• _Challenge_
Count the lines in the listing below that contain the word "from" and give only the number.

• _Listed records_

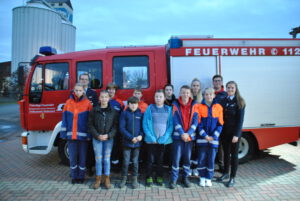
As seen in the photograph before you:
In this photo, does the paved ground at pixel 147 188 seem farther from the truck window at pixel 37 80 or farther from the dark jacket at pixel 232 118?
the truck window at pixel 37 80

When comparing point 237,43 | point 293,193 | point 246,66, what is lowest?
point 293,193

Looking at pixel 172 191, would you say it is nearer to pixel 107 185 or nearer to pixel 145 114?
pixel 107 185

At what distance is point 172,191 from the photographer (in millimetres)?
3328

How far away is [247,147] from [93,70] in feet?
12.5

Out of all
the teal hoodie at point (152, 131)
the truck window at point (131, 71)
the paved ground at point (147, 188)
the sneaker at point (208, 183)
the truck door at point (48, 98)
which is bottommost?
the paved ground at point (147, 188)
...
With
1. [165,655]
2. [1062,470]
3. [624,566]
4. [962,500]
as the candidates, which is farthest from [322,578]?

• _Response_
4